Data for analysis:
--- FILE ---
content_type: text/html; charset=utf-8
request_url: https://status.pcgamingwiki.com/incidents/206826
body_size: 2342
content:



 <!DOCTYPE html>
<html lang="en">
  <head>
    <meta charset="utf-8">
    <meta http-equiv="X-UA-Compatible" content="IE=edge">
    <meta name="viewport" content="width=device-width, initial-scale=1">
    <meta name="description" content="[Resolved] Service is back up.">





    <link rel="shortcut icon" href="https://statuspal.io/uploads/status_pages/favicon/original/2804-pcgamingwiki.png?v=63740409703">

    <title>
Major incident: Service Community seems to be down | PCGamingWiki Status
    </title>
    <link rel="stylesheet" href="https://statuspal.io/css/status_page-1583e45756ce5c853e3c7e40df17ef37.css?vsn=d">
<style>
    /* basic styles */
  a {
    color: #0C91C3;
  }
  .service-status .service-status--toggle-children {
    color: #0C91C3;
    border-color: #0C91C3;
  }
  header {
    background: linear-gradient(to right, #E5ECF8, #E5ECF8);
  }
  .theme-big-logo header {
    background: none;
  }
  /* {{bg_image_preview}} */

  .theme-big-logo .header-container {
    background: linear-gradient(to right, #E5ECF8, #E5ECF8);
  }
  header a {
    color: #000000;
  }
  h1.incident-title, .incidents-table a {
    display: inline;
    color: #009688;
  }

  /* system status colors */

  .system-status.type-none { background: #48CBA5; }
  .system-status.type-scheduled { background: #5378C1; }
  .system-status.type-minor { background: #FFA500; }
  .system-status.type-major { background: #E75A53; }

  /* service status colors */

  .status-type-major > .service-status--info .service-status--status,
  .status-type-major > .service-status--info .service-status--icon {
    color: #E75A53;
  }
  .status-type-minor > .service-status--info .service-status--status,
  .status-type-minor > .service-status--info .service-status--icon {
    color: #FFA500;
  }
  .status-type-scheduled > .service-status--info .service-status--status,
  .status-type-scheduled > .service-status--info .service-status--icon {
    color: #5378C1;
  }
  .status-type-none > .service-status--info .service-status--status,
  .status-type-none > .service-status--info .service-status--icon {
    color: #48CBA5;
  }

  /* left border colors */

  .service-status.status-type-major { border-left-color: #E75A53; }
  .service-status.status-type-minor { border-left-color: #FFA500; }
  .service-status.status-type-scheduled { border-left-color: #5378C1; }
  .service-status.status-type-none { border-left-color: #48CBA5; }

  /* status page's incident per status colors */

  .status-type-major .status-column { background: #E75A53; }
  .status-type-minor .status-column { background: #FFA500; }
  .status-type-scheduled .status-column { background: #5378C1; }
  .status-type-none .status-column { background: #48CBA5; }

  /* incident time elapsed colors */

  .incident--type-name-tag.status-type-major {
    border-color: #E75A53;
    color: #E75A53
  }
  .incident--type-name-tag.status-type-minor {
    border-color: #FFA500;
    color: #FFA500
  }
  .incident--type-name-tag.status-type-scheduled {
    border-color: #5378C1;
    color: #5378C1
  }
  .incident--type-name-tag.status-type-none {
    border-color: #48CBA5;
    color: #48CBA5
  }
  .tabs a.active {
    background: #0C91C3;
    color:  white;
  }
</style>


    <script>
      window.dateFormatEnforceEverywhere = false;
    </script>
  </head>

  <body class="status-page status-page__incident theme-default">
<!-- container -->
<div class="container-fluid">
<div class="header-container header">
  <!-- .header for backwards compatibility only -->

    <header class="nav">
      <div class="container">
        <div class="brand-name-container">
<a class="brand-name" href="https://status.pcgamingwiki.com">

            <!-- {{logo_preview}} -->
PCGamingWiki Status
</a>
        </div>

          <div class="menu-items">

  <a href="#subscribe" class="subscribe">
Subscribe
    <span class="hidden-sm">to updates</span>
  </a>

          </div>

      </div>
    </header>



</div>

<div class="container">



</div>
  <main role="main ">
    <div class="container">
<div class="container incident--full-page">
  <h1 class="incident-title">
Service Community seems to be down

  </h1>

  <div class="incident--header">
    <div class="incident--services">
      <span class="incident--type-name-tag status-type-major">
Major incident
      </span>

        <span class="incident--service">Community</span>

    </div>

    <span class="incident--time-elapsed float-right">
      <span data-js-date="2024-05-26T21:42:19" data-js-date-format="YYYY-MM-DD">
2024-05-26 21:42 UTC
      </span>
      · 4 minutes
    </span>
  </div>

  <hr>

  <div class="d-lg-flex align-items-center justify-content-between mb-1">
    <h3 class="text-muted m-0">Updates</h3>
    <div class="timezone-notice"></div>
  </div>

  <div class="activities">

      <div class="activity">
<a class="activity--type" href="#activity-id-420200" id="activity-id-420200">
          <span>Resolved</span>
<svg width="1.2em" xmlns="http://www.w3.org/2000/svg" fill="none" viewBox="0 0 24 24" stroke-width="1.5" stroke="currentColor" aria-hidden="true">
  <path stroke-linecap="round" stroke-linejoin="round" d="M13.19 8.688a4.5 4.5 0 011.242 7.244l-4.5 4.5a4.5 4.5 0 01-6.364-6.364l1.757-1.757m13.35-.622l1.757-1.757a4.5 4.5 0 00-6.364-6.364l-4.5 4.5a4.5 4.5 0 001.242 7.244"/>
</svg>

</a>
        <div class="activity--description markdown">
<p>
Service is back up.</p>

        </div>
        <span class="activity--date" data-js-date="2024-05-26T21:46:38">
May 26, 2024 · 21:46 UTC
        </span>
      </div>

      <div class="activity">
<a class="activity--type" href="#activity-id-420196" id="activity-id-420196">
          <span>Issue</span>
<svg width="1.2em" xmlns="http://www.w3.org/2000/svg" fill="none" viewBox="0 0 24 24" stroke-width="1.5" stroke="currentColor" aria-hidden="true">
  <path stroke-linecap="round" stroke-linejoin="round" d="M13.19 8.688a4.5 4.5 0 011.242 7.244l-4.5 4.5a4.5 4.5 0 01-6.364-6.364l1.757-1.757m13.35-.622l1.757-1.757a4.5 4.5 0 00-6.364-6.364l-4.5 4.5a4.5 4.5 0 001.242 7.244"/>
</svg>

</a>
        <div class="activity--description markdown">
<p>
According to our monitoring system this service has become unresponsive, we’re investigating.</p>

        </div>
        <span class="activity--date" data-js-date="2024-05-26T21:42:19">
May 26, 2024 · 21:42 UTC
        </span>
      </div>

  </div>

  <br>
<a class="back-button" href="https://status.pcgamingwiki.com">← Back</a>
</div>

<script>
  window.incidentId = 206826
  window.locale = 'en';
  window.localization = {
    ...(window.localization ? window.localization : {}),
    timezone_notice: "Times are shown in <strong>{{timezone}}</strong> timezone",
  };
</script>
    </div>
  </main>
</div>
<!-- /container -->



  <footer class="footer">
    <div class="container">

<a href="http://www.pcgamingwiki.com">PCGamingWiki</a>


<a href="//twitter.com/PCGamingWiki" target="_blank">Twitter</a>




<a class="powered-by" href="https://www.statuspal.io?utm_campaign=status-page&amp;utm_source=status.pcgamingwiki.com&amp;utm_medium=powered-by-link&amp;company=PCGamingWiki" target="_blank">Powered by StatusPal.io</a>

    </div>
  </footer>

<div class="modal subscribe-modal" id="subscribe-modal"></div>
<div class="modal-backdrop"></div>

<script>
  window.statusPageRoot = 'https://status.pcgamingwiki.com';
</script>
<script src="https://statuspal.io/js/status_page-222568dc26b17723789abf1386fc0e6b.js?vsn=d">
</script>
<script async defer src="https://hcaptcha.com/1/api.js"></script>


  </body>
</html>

Directions: Retype the whole of the material word for word.

Answer:
--- FILE ---
content_type: text/html; charset=utf-8
request_url: https://status.pcgamingwiki.com/incidents/206826
body_size: 2342
content:



 <!DOCTYPE html>
<html lang="en">
  <head>
    <meta charset="utf-8">
    <meta http-equiv="X-UA-Compatible" content="IE=edge">
    <meta name="viewport" content="width=device-width, initial-scale=1">
    <meta name="description" content="[Resolved] Service is back up.">





    <link rel="shortcut icon" href="https://statuspal.io/uploads/status_pages/favicon/original/2804-pcgamingwiki.png?v=63740409703">

    <title>
Major incident: Service Community seems to be down | PCGamingWiki Status
    </title>
    <link rel="stylesheet" href="https://statuspal.io/css/status_page-1583e45756ce5c853e3c7e40df17ef37.css?vsn=d">
<style>
    /* basic styles */
  a {
    color: #0C91C3;
  }
  .service-status .service-status--toggle-children {
    color: #0C91C3;
    border-color: #0C91C3;
  }
  header {
    background: linear-gradient(to right, #E5ECF8, #E5ECF8);
  }
  .theme-big-logo header {
    background: none;
  }
  /* {{bg_image_preview}} */

  .theme-big-logo .header-container {
    background: linear-gradient(to right, #E5ECF8, #E5ECF8);
  }
  header a {
    color: #000000;
  }
  h1.incident-title, .incidents-table a {
    display: inline;
    color: #009688;
  }

  /* system status colors */

  .system-status.type-none { background: #48CBA5; }
  .system-status.type-scheduled { background: #5378C1; }
  .system-status.type-minor { background: #FFA500; }
  .system-status.type-major { background: #E75A53; }

  /* service status colors */

  .status-type-major > .service-status--info .service-status--status,
  .status-type-major > .service-status--info .service-status--icon {
    color: #E75A53;
  }
  .status-type-minor > .service-status--info .service-status--status,
  .status-type-minor > .service-status--info .service-status--icon {
    color: #FFA500;
  }
  .status-type-scheduled > .service-status--info .service-status--status,
  .status-type-scheduled > .service-status--info .service-status--icon {
    color: #5378C1;
  }
  .status-type-none > .service-status--info .service-status--status,
  .status-type-none > .service-status--info .service-status--icon {
    color: #48CBA5;
  }

  /* left border colors */

  .service-status.status-type-major { border-left-color: #E75A53; }
  .service-status.status-type-minor { border-left-color: #FFA500; }
  .service-status.status-type-scheduled { border-left-color: #5378C1; }
  .service-status.status-type-none { border-left-color: #48CBA5; }

  /* status page's incident per status colors */

  .status-type-major .status-column { background: #E75A53; }
  .status-type-minor .status-column { background: #FFA500; }
  .status-type-scheduled .status-column { background: #5378C1; }
  .status-type-none .status-column { background: #48CBA5; }

  /* incident time elapsed colors */

  .incident--type-name-tag.status-type-major {
    border-color: #E75A53;
    color: #E75A53
  }
  .incident--type-name-tag.status-type-minor {
    border-color: #FFA500;
    color: #FFA500
  }
  .incident--type-name-tag.status-type-scheduled {
    border-color: #5378C1;
    color: #5378C1
  }
  .incident--type-name-tag.status-type-none {
    border-color: #48CBA5;
    color: #48CBA5
  }
  .tabs a.active {
    background: #0C91C3;
    color:  white;
  }
</style>


    <script>
      window.dateFormatEnforceEverywhere = false;
    </script>
  </head>

  <body class="status-page status-page__incident theme-default">
<!-- container -->
<div class="container-fluid">
<div class="header-container header">
  <!-- .header for backwards compatibility only -->

    <header class="nav">
      <div class="container">
        <div class="brand-name-container">
<a class="brand-name" href="https://status.pcgamingwiki.com">

            <!-- {{logo_preview}} -->
PCGamingWiki Status
</a>
        </div>

          <div class="menu-items">

  <a href="#subscribe" class="subscribe">
Subscribe
    <span class="hidden-sm">to updates</span>
  </a>

          </div>

      </div>
    </header>



</div>

<div class="container">



</div>
  <main role="main ">
    <div class="container">
<div class="container incident--full-page">
  <h1 class="incident-title">
Service Community seems to be down

  </h1>

  <div class="incident--header">
    <div class="incident--services">
      <span class="incident--type-name-tag status-type-major">
Major incident
      </span>

        <span class="incident--service">Community</span>

    </div>

    <span class="incident--time-elapsed float-right">
      <span data-js-date="2024-05-26T21:42:19" data-js-date-format="YYYY-MM-DD">
2024-05-26 21:42 UTC
      </span>
      · 4 minutes
    </span>
  </div>

  <hr>

  <div class="d-lg-flex align-items-center justify-content-between mb-1">
    <h3 class="text-muted m-0">Updates</h3>
    <div class="timezone-notice"></div>
  </div>

  <div class="activities">

      <div class="activity">
<a class="activity--type" href="#activity-id-420200" id="activity-id-420200">
          <span>Resolved</span>
<svg width="1.2em" xmlns="http://www.w3.org/2000/svg" fill="none" viewBox="0 0 24 24" stroke-width="1.5" stroke="currentColor" aria-hidden="true">
  <path stroke-linecap="round" stroke-linejoin="round" d="M13.19 8.688a4.5 4.5 0 011.242 7.244l-4.5 4.5a4.5 4.5 0 01-6.364-6.364l1.757-1.757m13.35-.622l1.757-1.757a4.5 4.5 0 00-6.364-6.364l-4.5 4.5a4.5 4.5 0 001.242 7.244"/>
</svg>

</a>
        <div class="activity--description markdown">
<p>
Service is back up.</p>

        </div>
        <span class="activity--date" data-js-date="2024-05-26T21:46:38">
May 26, 2024 · 21:46 UTC
        </span>
      </div>

      <div class="activity">
<a class="activity--type" href="#activity-id-420196" id="activity-id-420196">
          <span>Issue</span>
<svg width="1.2em" xmlns="http://www.w3.org/2000/svg" fill="none" viewBox="0 0 24 24" stroke-width="1.5" stroke="currentColor" aria-hidden="true">
  <path stroke-linecap="round" stroke-linejoin="round" d="M13.19 8.688a4.5 4.5 0 011.242 7.244l-4.5 4.5a4.5 4.5 0 01-6.364-6.364l1.757-1.757m13.35-.622l1.757-1.757a4.5 4.5 0 00-6.364-6.364l-4.5 4.5a4.5 4.5 0 001.242 7.244"/>
</svg>

</a>
        <div class="activity--description markdown">
<p>
According to our monitoring system this service has become unresponsive, we’re investigating.</p>

        </div>
        <span class="activity--date" data-js-date="2024-05-26T21:42:19">
May 26, 2024 · 21:42 UTC
        </span>
      </div>

  </div>

  <br>
<a class="back-button" href="https://status.pcgamingwiki.com">← Back</a>
</div>

<script>
  window.incidentId = 206826
  window.locale = 'en';
  window.localization = {
    ...(window.localization ? window.localization : {}),
    timezone_notice: "Times are shown in <strong>{{timezone}}</strong> timezone",
  };
</script>
    </div>
  </main>
</div>
<!-- /container -->



  <footer class="footer">
    <div class="container">

<a href="http://www.pcgamingwiki.com">PCGamingWiki</a>


<a href="//twitter.com/PCGamingWiki" target="_blank">Twitter</a>




<a class="powered-by" href="https://www.statuspal.io?utm_campaign=status-page&amp;utm_source=status.pcgamingwiki.com&amp;utm_medium=powered-by-link&amp;company=PCGamingWiki" target="_blank">Powered by StatusPal.io</a>

    </div>
  </footer>

<div class="modal subscribe-modal" id="subscribe-modal"></div>
<div class="modal-backdrop"></div>

<script>
  window.statusPageRoot = 'https://status.pcgamingwiki.com';
</script>
<script src="https://statuspal.io/js/status_page-222568dc26b17723789abf1386fc0e6b.js?vsn=d">
</script>
<script async defer src="https://hcaptcha.com/1/api.js"></script>


  </body>
</html>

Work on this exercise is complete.